- [Your instructions]: Return exactly, and only, the lines from the line containing "family: Equidae" through the final line of the records below, both included.
--- Recorded data ---
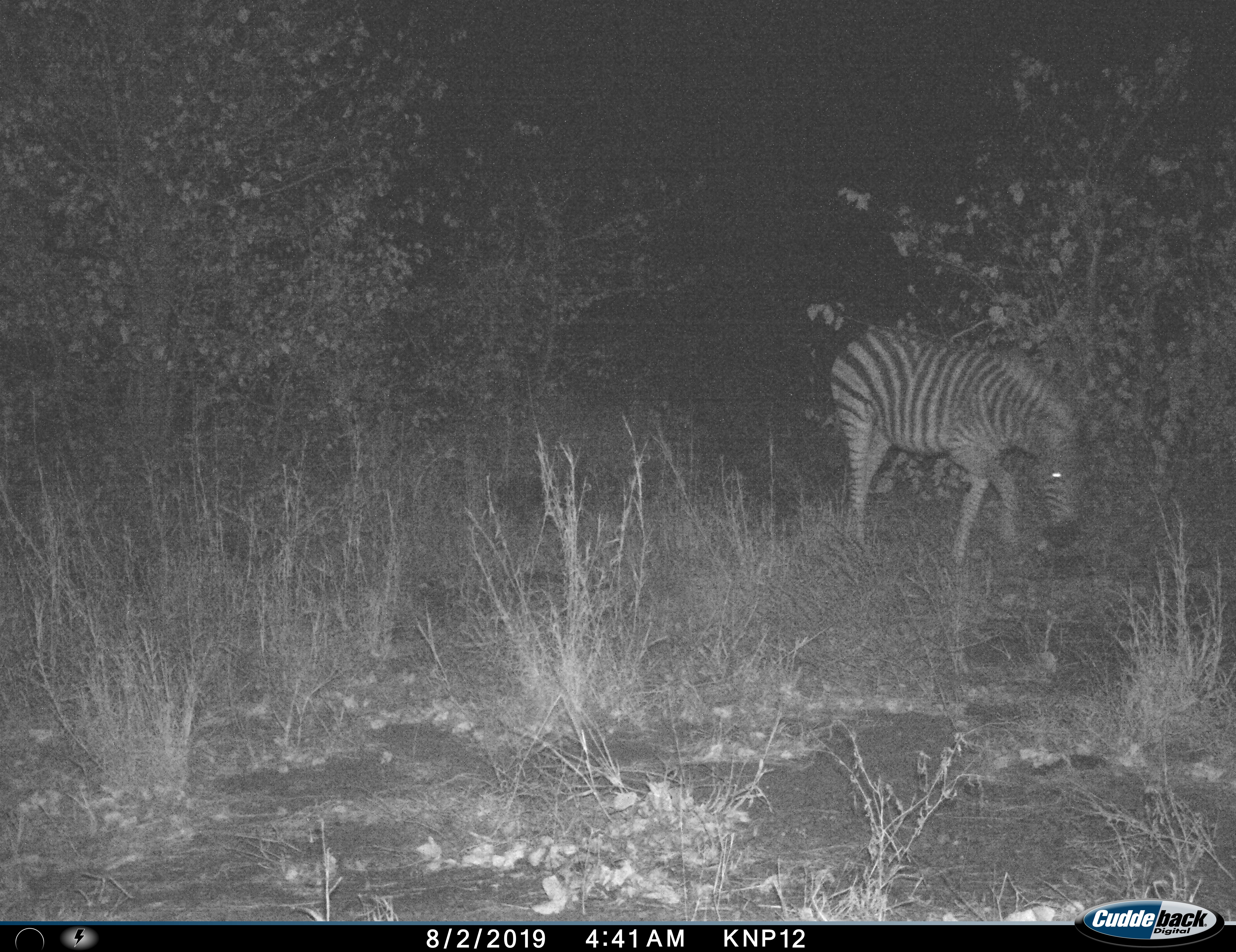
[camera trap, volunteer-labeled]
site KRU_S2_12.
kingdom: Animalia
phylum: Chordata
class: Mammalia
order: Perissodactyla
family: Equidae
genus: Equus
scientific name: Equus quagga burchellii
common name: burchell's zebra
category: zebraburchells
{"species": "zebraburchells (burchell's zebra) (Equus quagga burchellii)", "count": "1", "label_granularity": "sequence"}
---
- [Output for this task]:
family: Equidae
genus: Equus
scientific name: Equus quagga burchellii
common name: burchell's zebra
category: zebraburchells
{"species": "zebraburchells (burchell's zebra) (Equus quagga burchellii)", "count": "1", "label_granularity": "sequence"}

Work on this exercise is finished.